L'ultima dei devoti dice: "l’austerità fa crescere"

Il libro di Veronica De Romanis “L’austerità fa crescere”, edito da Marsilio, è già un caso e persino i pochi teorici dell’austerità rimasti ne ammirano il coraggio. Il titolo evidenzia una lucidità economica pari a quella di Maria Antonietta, che, a chi le diceva che i contadini erano senza pane, rispondeva: « Se non hanno più pane, che mangino brioche ».

Ma in realtà il libro della docente della Luiss, come abbiamo già scritto non è un libro di economia, è altro. È un lavoro funzionale a difendere la cultura dell’estremismo neoliberista proprio ora che le fondamenta “tecniche” vengono smascherate, rivelandosi per quello che sono: menzogne.

La De Romanis si propone di minimizzare il bluff delle ricerche di Reinhart e Rogoff, e dunque di ridimensionare la portata culturale e politica della scoperta degli errori della teoria. Quello studio altro non era che una delle più grandi menzogne degli ultimi decenni.

A pagina 24, il lavoro dei due falsari Reinhart e Rogoff viene opportunamente definito non come un paper scientifico, come ci era stato venduto negli anni, ma come un studio con alcune “debolezze metodologiche” che, tra l’altro, non aveva ipotizzato alcuna relazione tra debito e crescita di un Paese, ma che, piuttosto, si era limitato ad una semplice correlazione.

Quello che è stato visto come faro delle politiche di austerità dalla Commissione europea diventa, nel libro della De Romanis, un semplice scritto che evidenzia alcune ipotesi di correlazioni tra debito e crescita dello Stato. Una menzogna è meglio negarla che ridicolizzarla.

Per quanto riguarda la regola criminale del 3% del rapporto deficit/PIL, Veronica De Romanis sceglie di ignorare i fatti, anche quando a descriverli sono gli stessi protagonisti. Definisce come una leggenda metropolitana, ad uso e consumo dei politici anti-austerità, il fatto che quella regola fu inventata in meno di un’ora da un funzionario del Ministero delle Finanze francese. Nega la realtà anche quando è lo stesso Guy Abeille ad ammetterla (pag. 110).

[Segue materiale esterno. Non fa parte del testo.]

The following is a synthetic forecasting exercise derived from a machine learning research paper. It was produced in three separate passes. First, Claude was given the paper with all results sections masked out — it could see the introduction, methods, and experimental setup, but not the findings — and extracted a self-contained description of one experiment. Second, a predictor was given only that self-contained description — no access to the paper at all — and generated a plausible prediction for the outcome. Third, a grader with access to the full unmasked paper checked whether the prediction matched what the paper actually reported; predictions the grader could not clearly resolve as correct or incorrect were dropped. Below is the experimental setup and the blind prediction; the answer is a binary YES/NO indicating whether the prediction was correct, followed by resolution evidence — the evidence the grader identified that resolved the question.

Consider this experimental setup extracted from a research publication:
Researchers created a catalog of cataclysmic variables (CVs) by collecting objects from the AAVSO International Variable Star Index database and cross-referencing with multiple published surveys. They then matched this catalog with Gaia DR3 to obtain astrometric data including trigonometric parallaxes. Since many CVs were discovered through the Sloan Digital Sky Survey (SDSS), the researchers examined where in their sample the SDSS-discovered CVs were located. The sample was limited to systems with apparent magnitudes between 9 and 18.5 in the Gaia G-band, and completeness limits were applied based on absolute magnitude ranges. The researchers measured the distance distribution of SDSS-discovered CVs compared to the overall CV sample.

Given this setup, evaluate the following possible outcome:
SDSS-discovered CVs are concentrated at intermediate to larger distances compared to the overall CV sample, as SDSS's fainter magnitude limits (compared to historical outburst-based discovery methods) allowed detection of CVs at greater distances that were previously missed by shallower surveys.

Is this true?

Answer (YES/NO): YES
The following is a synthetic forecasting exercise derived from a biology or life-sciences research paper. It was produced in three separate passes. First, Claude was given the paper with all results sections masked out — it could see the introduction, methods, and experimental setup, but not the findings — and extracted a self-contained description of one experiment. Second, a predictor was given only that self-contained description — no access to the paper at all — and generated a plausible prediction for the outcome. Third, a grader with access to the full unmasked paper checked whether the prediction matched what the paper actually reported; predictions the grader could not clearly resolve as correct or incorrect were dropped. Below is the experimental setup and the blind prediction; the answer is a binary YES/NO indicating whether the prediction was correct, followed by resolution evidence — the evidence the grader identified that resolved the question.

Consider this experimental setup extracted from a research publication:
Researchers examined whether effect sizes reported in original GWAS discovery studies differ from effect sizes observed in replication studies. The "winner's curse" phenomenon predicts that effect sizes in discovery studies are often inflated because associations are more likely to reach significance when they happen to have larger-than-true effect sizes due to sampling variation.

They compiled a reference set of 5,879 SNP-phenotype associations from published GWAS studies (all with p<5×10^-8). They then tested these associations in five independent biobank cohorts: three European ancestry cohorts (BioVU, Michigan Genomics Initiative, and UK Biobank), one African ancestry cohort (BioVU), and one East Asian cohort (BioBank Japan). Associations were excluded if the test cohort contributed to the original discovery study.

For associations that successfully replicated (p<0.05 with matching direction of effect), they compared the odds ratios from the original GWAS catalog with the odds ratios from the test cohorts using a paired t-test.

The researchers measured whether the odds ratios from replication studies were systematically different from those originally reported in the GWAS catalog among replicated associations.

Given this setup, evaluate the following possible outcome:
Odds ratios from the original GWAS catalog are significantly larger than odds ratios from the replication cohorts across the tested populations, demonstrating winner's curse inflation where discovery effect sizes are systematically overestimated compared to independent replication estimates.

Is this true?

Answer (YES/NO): YES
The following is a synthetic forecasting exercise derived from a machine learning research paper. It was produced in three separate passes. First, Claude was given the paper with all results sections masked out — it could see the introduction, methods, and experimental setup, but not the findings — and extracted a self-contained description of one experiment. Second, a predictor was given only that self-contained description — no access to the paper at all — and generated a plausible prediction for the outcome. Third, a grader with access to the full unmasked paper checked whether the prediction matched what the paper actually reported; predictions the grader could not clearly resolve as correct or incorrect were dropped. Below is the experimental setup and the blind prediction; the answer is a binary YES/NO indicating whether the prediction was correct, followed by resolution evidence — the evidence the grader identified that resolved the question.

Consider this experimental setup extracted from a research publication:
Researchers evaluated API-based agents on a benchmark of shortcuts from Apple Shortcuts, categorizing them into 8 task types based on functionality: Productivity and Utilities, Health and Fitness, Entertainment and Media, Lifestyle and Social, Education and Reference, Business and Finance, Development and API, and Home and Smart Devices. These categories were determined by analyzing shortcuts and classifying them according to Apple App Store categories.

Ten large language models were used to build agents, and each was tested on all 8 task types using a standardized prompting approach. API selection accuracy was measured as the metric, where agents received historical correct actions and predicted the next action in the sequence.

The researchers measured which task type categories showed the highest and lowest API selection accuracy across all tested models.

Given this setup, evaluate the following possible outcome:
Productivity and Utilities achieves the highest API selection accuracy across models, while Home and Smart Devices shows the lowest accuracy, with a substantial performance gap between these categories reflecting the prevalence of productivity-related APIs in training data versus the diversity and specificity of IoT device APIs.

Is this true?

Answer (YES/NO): NO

Per la De Romanis, il 3% deriva da un semplice calcolo numerico che consente ai Paesi membri della zona euro di « mantenere finanze pubbliche sostenibili e di convergere verso valori di bilancio comuni… ». Qualcuno dovrebbe farle sapere che “mantenere finanze pubbliche sostenibili” è il motivo per cui è la regola è stata inventata a tavolino, non la spiegazione scientifica della sua validità.

Ma non si ferma qui. Se austerità deve essere, austerità sia. Snocciola un rapido, quanto vago, conto macroeconomico senza alcuna base tecnica e analitica, per cui se la regola del 3% a suo parere poteva avere un senso negli anni ’90, non lo avrebbe ora, per cui andrebbe rivista. E tenuto conto che crescita e inflazione ora sono ridotti rispetto al 1990, andrebbe rivista al RIBASSO!

Sarebbe addirittura un lusso che gli Stati in crisi non possono permettersi!

La religione del neoliberismo ha bisogno di sacerdoti e sacerdotesse, che quotidianamente celebrino le divinità del deficit e del debito pubblico e che abbiano una devozione tale da immolarsi all’altare dell’ignoranza economica. Una devozione così sentita da difendere l’idolatria anche quando, ormai sempre più spesso, molti ex-devoti non la difendono più e ammettono che altro non fosse che una semplice statuina di legno.